Exercise requirements: How many lines in the entries below contain the string "where"? Reply with the number only.

(Records from a data collection)
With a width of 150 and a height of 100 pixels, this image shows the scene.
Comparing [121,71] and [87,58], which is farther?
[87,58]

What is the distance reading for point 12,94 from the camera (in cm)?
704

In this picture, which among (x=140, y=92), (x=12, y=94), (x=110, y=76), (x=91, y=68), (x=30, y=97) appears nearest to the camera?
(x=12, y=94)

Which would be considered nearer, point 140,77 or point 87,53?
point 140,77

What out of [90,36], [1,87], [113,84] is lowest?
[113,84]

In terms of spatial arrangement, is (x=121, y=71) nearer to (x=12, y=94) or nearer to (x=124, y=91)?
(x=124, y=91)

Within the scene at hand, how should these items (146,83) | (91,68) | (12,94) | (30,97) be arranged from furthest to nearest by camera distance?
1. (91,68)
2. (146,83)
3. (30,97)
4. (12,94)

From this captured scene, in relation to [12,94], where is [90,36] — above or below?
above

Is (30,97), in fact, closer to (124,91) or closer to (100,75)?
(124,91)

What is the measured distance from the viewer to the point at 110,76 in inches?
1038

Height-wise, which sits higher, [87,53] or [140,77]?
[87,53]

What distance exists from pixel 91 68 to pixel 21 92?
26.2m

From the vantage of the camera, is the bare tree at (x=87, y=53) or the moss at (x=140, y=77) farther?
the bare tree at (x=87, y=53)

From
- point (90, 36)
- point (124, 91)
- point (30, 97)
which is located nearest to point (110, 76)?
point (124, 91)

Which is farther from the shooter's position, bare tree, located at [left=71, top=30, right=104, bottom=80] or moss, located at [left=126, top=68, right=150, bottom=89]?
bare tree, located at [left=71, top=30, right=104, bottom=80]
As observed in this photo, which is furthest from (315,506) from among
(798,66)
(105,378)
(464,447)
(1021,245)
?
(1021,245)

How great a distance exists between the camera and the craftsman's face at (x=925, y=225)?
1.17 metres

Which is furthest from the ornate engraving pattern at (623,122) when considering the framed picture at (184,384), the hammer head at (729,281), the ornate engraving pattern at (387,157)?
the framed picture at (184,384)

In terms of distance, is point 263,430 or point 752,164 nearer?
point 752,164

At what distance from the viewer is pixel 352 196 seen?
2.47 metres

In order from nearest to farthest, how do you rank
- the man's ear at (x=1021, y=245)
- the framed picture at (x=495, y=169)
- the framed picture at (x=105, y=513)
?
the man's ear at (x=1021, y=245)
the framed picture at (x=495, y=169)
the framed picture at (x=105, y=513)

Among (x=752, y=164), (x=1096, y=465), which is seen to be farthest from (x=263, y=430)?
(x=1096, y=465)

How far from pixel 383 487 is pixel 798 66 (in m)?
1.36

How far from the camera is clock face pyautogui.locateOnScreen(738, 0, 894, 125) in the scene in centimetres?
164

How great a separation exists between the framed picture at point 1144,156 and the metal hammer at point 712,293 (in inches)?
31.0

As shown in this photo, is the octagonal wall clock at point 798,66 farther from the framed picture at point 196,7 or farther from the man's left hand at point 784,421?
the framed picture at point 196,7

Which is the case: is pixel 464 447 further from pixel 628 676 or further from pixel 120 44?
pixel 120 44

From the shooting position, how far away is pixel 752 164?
...
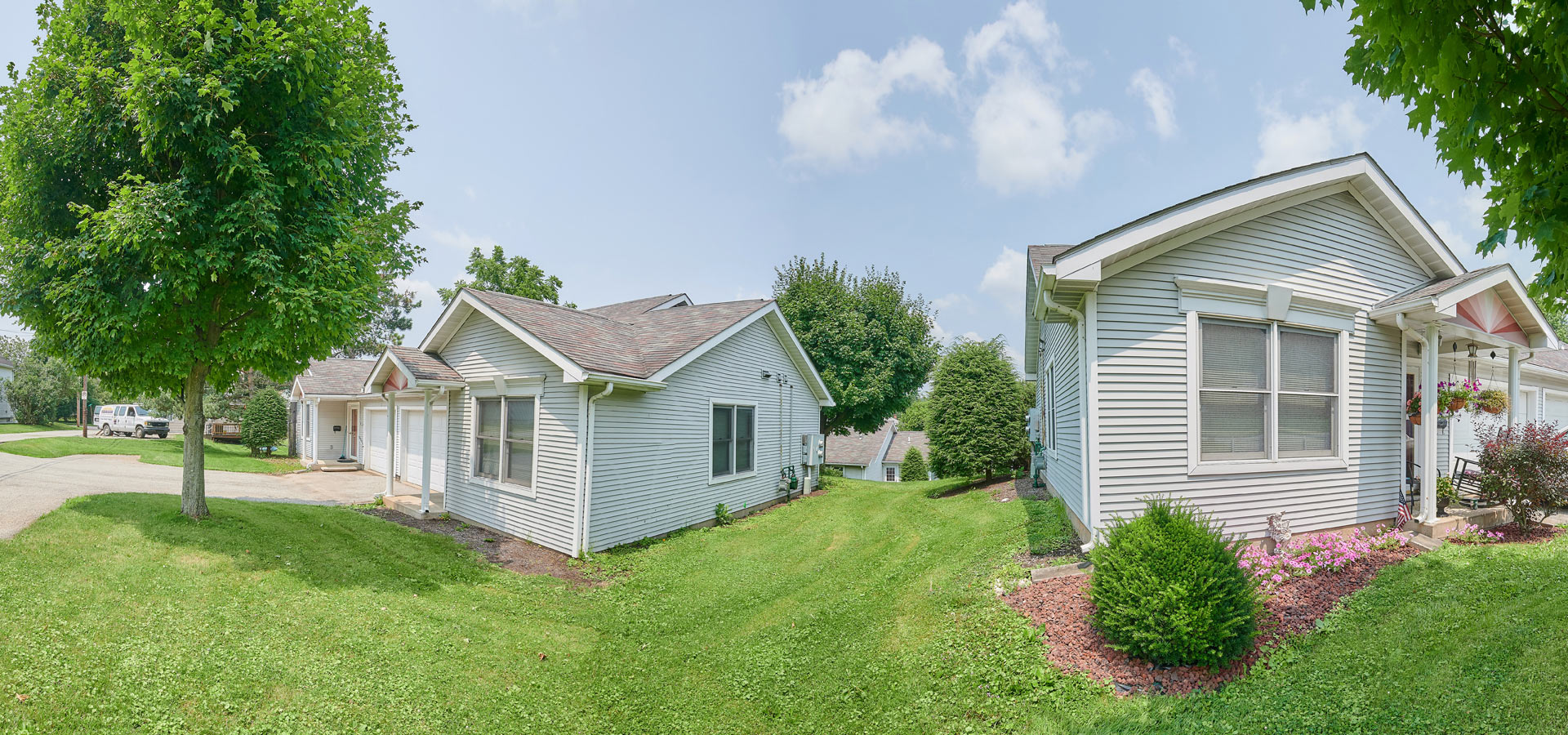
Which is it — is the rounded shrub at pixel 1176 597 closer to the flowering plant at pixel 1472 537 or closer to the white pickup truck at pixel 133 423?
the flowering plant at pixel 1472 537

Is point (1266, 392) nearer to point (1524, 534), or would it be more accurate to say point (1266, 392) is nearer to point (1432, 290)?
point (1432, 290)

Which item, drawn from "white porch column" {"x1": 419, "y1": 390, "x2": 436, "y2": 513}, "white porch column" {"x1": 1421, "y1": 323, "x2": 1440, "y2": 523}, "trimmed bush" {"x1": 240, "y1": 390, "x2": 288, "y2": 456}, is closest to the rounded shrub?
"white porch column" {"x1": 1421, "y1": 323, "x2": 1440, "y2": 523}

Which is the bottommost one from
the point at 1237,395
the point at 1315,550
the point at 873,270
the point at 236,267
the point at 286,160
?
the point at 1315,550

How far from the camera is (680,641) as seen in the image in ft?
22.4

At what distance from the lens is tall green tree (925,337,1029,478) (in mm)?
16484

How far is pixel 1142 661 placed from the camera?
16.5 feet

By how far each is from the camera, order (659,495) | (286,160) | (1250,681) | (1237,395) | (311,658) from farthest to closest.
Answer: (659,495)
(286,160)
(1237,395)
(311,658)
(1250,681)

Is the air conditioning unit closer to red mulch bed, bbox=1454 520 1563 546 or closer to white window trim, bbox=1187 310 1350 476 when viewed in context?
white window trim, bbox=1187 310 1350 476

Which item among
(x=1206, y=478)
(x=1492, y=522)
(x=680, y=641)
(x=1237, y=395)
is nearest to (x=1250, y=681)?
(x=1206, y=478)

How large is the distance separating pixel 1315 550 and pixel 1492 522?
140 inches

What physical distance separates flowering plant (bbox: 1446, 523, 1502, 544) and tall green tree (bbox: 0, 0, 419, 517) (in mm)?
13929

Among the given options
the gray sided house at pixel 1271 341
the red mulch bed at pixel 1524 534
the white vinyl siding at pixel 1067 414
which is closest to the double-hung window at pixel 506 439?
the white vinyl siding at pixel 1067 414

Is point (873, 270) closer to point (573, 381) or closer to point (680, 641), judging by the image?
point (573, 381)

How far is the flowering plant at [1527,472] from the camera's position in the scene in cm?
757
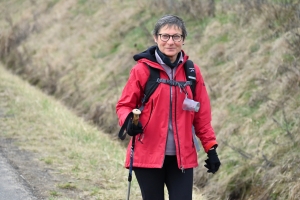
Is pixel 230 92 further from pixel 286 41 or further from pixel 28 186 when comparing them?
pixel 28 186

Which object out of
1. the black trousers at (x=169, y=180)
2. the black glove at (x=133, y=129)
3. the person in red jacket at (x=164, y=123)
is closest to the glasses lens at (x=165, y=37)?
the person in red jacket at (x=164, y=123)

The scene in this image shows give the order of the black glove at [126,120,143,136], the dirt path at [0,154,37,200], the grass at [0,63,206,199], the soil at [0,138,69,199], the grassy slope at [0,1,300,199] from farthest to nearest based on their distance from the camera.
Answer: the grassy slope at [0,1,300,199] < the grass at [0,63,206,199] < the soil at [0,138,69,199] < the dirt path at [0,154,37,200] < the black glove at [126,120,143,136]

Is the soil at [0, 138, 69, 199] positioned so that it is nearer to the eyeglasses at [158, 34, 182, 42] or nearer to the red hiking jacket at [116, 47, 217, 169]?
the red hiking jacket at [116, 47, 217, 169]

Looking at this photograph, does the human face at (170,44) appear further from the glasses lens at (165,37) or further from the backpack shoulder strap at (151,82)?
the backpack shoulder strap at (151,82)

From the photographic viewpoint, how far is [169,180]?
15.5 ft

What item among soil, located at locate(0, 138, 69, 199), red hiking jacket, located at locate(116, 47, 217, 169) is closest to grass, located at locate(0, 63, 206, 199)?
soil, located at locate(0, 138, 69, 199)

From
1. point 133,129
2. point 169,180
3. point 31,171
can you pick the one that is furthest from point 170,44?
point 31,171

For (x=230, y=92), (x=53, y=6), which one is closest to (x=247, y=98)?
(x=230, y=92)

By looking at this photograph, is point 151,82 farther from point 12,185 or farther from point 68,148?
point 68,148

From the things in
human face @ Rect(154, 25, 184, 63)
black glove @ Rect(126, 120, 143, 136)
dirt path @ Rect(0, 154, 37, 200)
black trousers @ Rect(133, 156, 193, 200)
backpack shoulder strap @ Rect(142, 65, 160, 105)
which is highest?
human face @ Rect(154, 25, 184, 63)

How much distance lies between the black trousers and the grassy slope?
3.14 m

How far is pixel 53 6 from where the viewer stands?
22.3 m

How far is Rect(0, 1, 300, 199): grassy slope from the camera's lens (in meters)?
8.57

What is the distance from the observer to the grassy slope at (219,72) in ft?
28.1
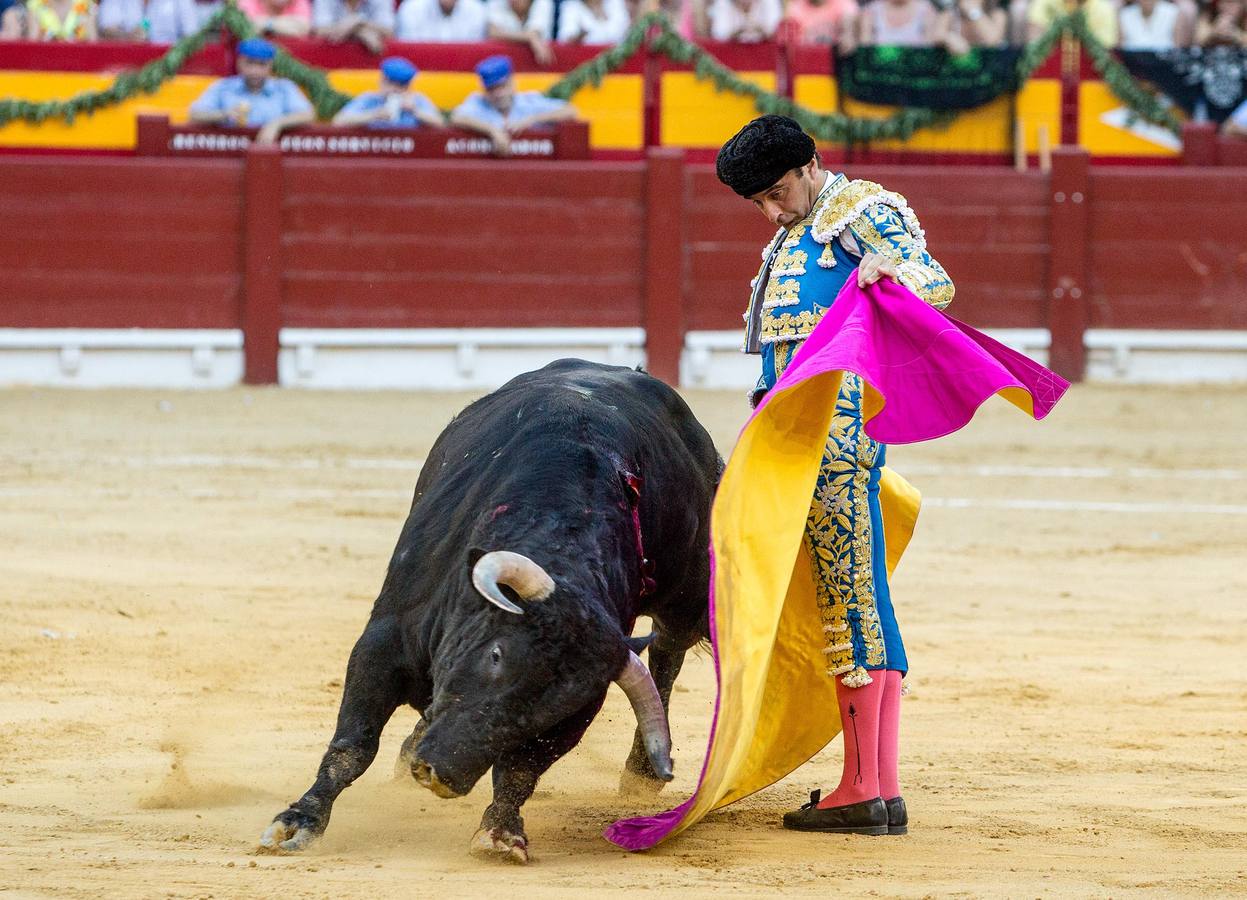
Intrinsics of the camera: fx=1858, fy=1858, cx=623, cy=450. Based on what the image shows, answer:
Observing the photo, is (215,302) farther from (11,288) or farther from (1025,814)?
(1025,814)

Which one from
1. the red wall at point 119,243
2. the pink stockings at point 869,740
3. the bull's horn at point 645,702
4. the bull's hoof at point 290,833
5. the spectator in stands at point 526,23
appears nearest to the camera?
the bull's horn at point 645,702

Problem solution: 2